Karl sigue mirando cómo se mueven las cosas con el viento. El viento es lo mejor del mundo, Karl ya no tiene dudas. Y se llama Elke.
Gracias por este relato y por dejarnos este final. Gracias por compartir tu magia, hecha de viento y salsa de arándanos.
Ahora sí :-).
Este me gusta más. Es increíble lo que puede cambiar un final (y una vida) con solo cambiar una frase.
Un beso.
Permiteme que pase sin llamar. Pasaba en silencio, pero este relato me ha gustado mucho y no quería dejar pasar la ocasión de decirlo. Enhorabuena por el relato.
Saludos
José Ignacio, has hecho bien, estás en tu casa. Gracias por tus palabras. Un beso.
Karmen, a veces hace falta un final feliz, a mí a veces me cuestan trabajo, pero a la segunda lo conseguí 🙂 Un beso.
Danny, gracias a tí por convencerme de la necesidad de no ser negligente con la magia. Un beso-
Llevo varios días pensando qué te puedo dejar de comentario, desde tu versión primera.
Luego me sorprende leer lo mismo, con una variación inapreciable si lees el texto más rápido de lo debido, pero que al darte cuenta ves que le cambia todo el sentido a la historia.
La historia me parece maravillosa, como todo lo que escribes, sabes que soy un admirador tuyo incondicional.
No sé si incluir en «mi lista de las cosas que me gustaría hacer en el futuro», que tengo que completar esta semana, una línea donde ponga: Escribir como Pat.
Un beso.
Pues no es para tomárselo a broma. El efecto mariposa cambió mi vida, aunque también hay que darle algún que otro empujoncito…
¿Cambiaría eso la magia… la haría mejor, peor?…
Juan, siempre consigues impresionarme con tus palabras. Gracias.

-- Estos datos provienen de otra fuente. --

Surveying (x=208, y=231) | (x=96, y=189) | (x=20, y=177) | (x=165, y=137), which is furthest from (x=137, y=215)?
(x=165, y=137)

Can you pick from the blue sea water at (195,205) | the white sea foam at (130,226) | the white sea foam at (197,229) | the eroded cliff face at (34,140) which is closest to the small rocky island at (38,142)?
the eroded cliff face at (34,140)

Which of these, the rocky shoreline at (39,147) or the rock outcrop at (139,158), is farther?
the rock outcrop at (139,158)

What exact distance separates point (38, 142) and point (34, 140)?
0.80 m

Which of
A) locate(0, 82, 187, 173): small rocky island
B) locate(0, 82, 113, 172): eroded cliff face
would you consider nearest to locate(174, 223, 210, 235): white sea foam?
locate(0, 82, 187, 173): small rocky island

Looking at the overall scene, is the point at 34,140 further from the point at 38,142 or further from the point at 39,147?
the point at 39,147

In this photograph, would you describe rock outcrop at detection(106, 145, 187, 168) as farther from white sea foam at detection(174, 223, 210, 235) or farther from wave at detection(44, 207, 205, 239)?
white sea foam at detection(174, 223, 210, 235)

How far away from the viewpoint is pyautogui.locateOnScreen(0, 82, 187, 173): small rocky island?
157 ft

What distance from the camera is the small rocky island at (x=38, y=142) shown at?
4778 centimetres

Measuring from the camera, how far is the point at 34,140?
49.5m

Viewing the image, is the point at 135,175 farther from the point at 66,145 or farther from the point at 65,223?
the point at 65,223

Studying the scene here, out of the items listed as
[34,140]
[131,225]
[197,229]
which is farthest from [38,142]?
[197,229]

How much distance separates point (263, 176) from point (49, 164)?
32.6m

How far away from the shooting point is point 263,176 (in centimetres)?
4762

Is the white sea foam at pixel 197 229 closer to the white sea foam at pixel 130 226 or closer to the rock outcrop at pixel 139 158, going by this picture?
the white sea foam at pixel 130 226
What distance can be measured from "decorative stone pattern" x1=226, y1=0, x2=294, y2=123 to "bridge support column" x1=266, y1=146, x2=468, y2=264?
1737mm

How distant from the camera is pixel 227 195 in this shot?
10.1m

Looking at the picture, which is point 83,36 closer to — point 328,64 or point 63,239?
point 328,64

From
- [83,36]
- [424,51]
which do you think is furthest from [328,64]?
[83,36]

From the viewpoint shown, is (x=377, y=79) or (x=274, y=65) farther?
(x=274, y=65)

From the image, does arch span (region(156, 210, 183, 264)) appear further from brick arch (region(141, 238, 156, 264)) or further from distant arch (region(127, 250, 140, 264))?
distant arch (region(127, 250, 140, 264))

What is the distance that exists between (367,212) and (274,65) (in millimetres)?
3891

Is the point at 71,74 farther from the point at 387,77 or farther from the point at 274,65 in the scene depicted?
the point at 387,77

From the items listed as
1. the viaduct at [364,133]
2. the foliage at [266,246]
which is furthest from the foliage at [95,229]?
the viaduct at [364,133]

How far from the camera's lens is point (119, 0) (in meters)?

Susana, supongo que la magia es la oportunidad. Lo que cada uno hace con ella es su responsabilidad, supongo… así que interpreto que ese empujoncito del que hablas no es otra cosa que el haber sabido aprovechar esa magia. No hace mejor ni peor a la magia, hace mejor, eso sí, al responsable del empujoncito. Eso es lo que creo… Un beso.